Nach Kriegsende machten sich die Überlebenden an den Wiederaufbau des Vereinslebens und suchten nach Unterstützern. Wichtigster Geldgeber wurde das American Jewish Joint Distribution Committee. Doch das währte nicht lange. Nach der Machtübernahme der Stalinisten 1948 betrachtete die religionsfeindliche Regierung die jüdischen Clubs mit wachsendem Misstrauen. Obwohl offiziell nicht aufgelöst, verschwand der zionistische VAC 1949. Seine Mitglieder meldeten sich gezwungenermaßen in anderen Vereinen an. In den fünfziger Jahren versuchte man, die Aktivitäten wiederaufzunehmen, doch das Regime verbot den VAC.
Erst nach dem Fall des Eisernen Vorhangs 1989 wurde der Verein wiedergegründet, nennt sich seitdem Maccabi VAC und hat ein neues Logo, auf dem der Davidstern deutlich zu erkennen ist. Er bietet wieder viele sportliche Aktivitäten an, und nicht nur für Juden. Fechten und Leichtathletik gehören natürlich dazu, aber auch andere Sportarten wie Basketball, Schwimmen oder Tischtennis. Der Verein ist Mitglied im internationalen Dachverband jüdischer Sportvereine, der Maccabi World Union.
Erst nach dem Aufstand von 1956 konnte MTK seinen Namen und das ursprüngliche Blau-Weiß wieder annehmen.
MTK konnte nach 1945 einen sanfteren Weg einschlagen, aber auch seine Entwicklung unter der neuen Diktatur war nicht gerade reibungslos. 1950 wurde der Verein dem Textilarbeiterverband angegliedert und nannte sich fortan »Textiler«. Mit dem Jüdischsein hatte er zwangsläufig nichts mehr zu tun.

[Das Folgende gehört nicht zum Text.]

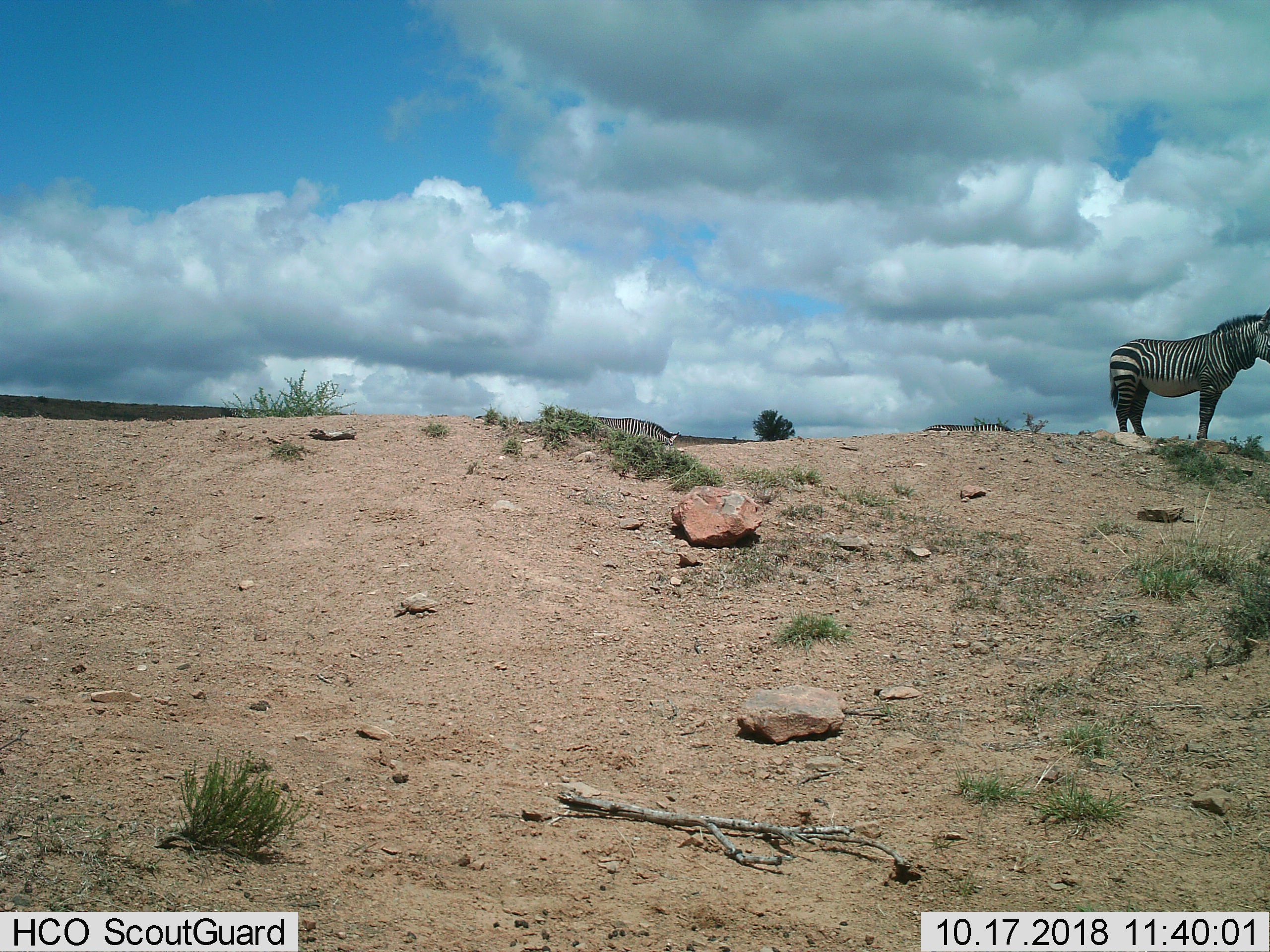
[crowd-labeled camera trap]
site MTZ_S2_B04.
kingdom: Animalia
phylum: Chordata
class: Mammalia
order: Perissodactyla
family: Equidae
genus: Equus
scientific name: Equus zebra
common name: mountain zebra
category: zebramountain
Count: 3.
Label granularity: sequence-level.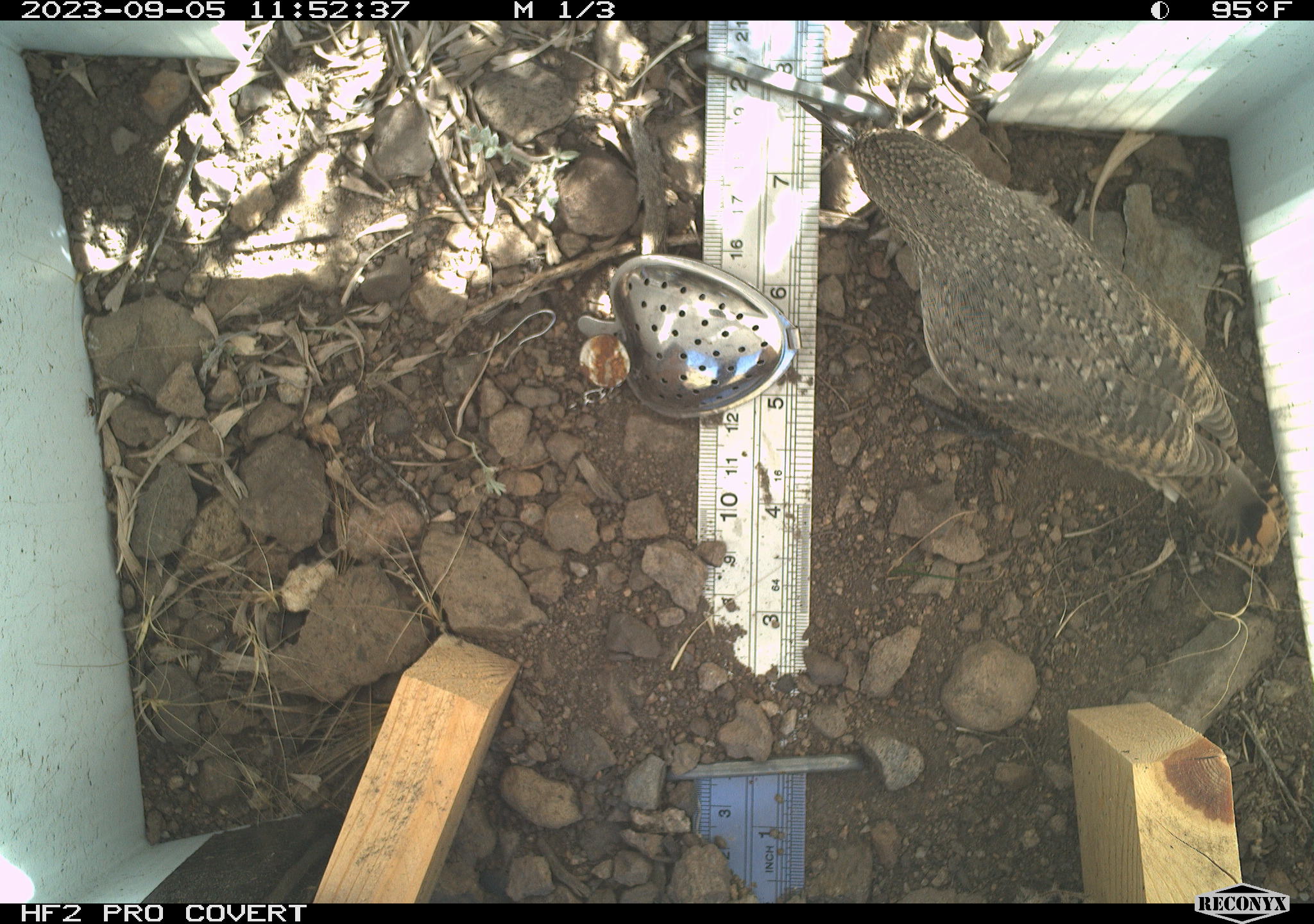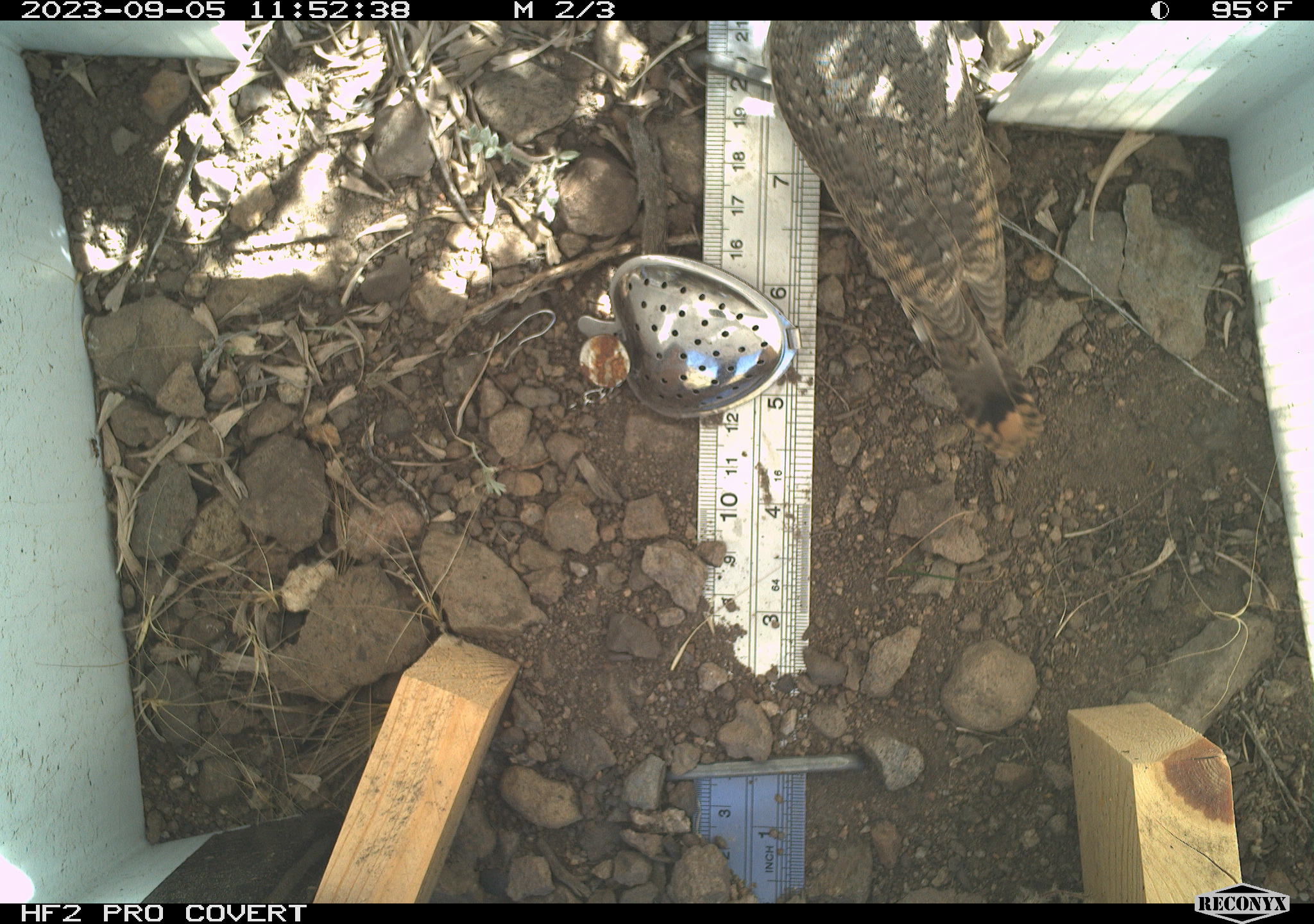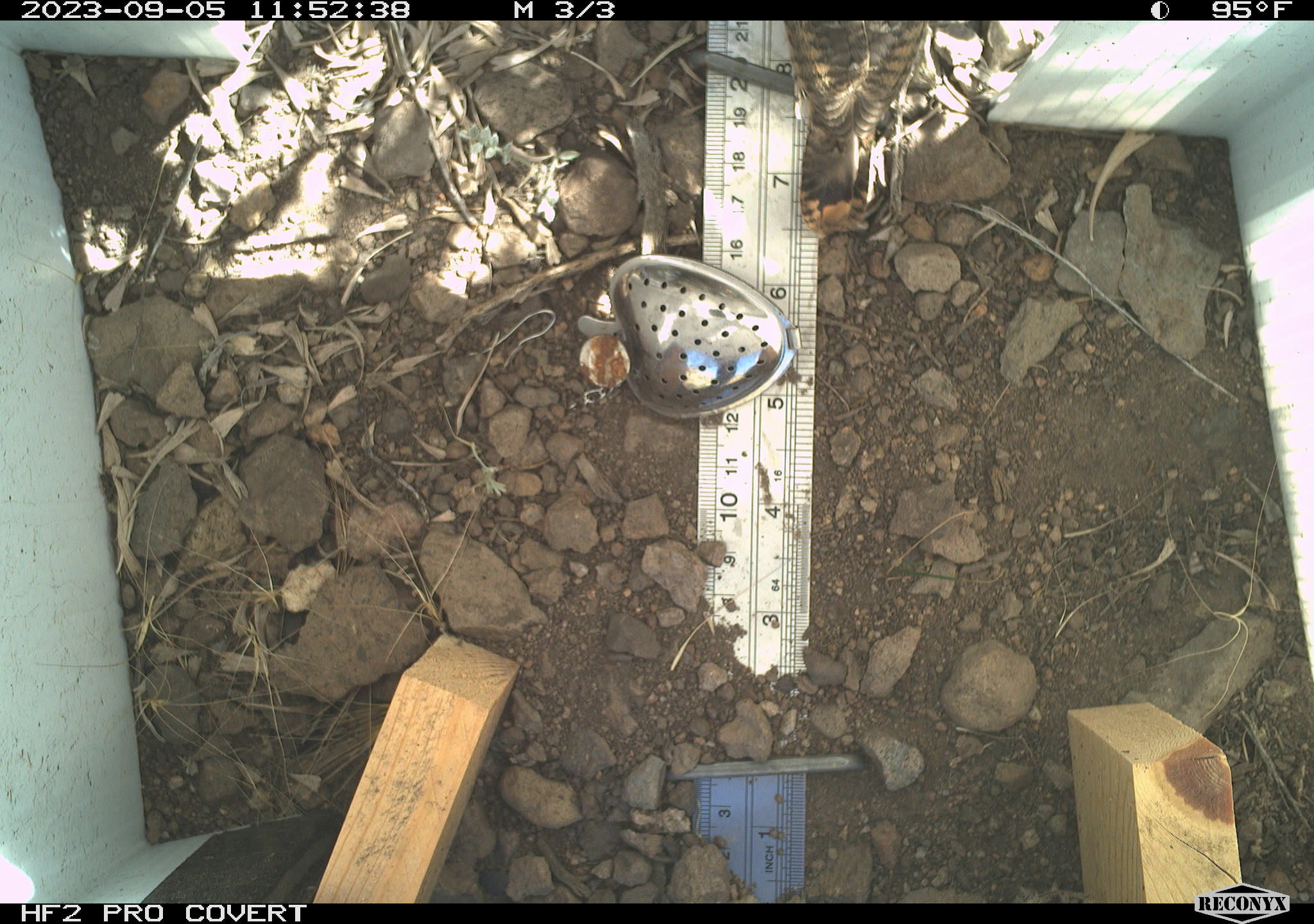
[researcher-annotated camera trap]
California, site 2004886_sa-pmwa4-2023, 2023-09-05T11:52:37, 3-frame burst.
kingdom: Animalia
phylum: Chordata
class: Aves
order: Passeriformes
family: Troglodytidae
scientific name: Troglodytidae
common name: wren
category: troglodytidae family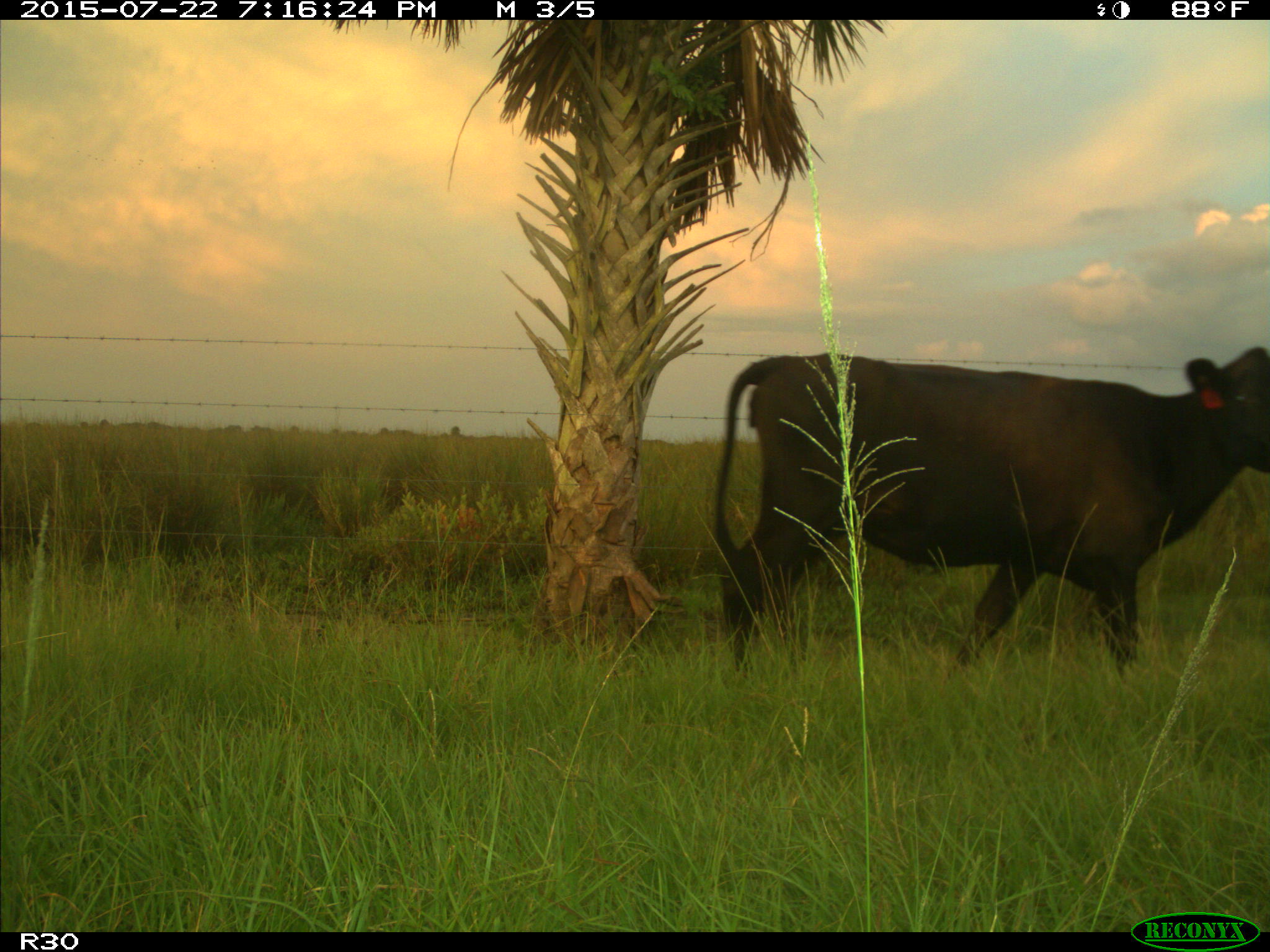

Ein Jahr später wurden die Vereinsfarben in Rot-Weiß und der Name in »Budapester Bastion« geändert, um später als »Budapester Rote Fahne« wieder in den Textilverband eingegliedert zu werden. Erst nach dem Aufstand von 1956 konnten der Name MTK und das ursprüngliche Blau-Weiß wieder angenommen werden.
Wie auch immer der Verein hieß, er war und ist sehr erfolgreich und hat in vielen Sportarten zahlreiche nationale und internationale Meisterschaften gewonnen. Am bekanntesten ist die Fußballabteilung, von Anfang an war MTK Erstligist. Von den Spielern der Nationalmannschaft, der »Goldenen Elf« der fünfziger Jahre (die beim »Wunder von Bern«, dem WM-Finale 1954, von der BRD besiegt wurde, der ersten ungarischen Niederlage seit vier Jahren), waren acht MTKler. MTK-Athleten haben bisher 39 Gold-, 36 Silber- und 28 Bronzemedaillen bei Olympischen Spielen gewonnen.
Auf die Frage, ob es bei Sportveranstaltungen zu antisemitischen Vorfällen komme, antwortet Ádám Jusztin, Vorsitzender von Maccabi VAC, dass dies so gut wie nie der Fall sei. Anders sehe es aus, wenn MTK auf dem Fußballfeld stehe: Da kommt es regelmäßig zu üblen Zwischenrufen.